- Não, Valentine, não, porque previ todas as conspirações. Não, porque a nossa inimiga está vencida, uma vez que foi descoberta. Não, viverá, Valentine, viverá para amar e ser amada, viverá para ser feliz e tornar feliz um nobre coração. Mas para viver, Valentine, tem de ter confiança em mim.
- Ordene, senhor. Que devo fazer?
- Deve tomar cegamente o que lhe darei
- Oh, Deus é testemunha de que se estivesse sozinha preferiria morrer! - exclamou Valentine.
- Não dirá nada a ninguém, nem mesmo ao seu pai.

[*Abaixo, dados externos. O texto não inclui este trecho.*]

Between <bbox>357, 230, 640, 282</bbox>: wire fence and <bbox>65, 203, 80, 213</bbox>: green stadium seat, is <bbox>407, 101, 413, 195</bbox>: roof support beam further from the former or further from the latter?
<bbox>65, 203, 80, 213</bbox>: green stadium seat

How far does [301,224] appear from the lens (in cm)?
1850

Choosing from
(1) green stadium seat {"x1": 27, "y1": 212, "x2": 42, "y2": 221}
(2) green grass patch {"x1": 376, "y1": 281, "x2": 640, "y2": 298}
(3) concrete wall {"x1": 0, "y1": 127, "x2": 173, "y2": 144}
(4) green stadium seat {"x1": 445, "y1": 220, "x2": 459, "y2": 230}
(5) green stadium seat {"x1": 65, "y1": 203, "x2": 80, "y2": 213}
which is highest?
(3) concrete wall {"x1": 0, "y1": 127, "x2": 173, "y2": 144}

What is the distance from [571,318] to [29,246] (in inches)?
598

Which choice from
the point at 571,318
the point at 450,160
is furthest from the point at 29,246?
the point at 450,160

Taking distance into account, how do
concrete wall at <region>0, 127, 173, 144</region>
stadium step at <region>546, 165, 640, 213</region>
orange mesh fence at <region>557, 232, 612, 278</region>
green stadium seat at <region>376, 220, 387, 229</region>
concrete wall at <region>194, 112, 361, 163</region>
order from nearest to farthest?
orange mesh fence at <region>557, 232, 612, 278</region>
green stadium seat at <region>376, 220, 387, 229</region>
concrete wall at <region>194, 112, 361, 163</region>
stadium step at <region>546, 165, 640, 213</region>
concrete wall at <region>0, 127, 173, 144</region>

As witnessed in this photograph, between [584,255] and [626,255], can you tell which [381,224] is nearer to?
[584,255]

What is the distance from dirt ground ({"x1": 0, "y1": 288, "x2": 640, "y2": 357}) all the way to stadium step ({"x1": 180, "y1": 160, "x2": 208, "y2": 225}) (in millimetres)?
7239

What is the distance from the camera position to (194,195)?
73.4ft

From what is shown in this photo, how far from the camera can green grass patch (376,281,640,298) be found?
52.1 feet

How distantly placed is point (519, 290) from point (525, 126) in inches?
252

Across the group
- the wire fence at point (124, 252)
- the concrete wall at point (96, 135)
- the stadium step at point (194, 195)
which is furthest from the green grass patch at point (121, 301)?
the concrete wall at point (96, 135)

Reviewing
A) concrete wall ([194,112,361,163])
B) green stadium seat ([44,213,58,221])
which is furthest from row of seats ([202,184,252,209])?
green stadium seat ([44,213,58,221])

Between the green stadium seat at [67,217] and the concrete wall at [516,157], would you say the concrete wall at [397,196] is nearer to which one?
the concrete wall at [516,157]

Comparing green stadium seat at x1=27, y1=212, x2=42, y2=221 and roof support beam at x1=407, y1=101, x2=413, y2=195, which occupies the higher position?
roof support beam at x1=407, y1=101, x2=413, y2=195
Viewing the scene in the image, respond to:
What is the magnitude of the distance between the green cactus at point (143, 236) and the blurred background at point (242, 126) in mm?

- O meu pai não tem nada a ver com esta horrível conspiração, não é verdade, senhor? - perguntou Valentine, juntando as mãos.
- Não, e no entanto o seu pai, homem habituado às acusações criminais, o seu pai deve desconfiar de que todas estas mortes que desabam sobre a sua casa não são de modo algum naturais. Era ao seu pai que competia velar por si, era ele que devia estar a esta hora no lugar que ocupo; era ele que devia já ter despejado este copo; era ele que devia ter-se erguido contra o assassino. Fantasma contra fantasma... - murmurou à guisa de conclusão.
- Senhor - disse Valentine -, farei tudo para viver porque existem dois seres no mundo que me amam a tal ponto que morreriam se eu morresse: o meu avô e Maximilien.
- Velarei por eles como tenho velado por si.
- Sendo assim, senhor, disponha de mim - disse Valentine, que acrescentou em voz baixa: - Oh, meu Deus, meu Deus, que me irá acontecer?!
- Seja o que for que lhe aconteça, Valentine, não se assuste. Mesmo que sofra e que perca a vista, o ouvido e o tacto, nada receie. Se acordar sem saber onde está, não tenha medo, ainda que ao acordar se encontre em qualquer jazigo ou encerrada num caixão. Recupere rapidamente a sua presença de espírito e diga para consigo: «Neste momento um amigo, um pai, um homem que quer a minha felicidade e a de Maximilien, esse homem vela por mim.»
- Valha-me Deus, que terrível extremidade!
- Valentine, prefere denunciar a sua madrasta?
- Preferiria morrer cem vezes! Oh, sim, morrer!
- Não, não morrerá, e seja o que for que lhe aconteça, promete-me não se queixar, não perder a esperança?
- Pensarei em Maximilien
- A Valentine é a minha filha bem-amada. Só eu a posso salvar e salvá-la-ei.
No cúmulo do terror, Valentine juntou as mãos, porque sentia que chegara o momento de pedir coragem a Deus, e ergueu-se para rezar, murmurando palavras sem nexo e esquecendo que os seus ombros brancos não tinham mais nada a cobri-los além da sua comprida cabeleira e que se via pulsar o seu coração sob a renda fina da camisa de dormir.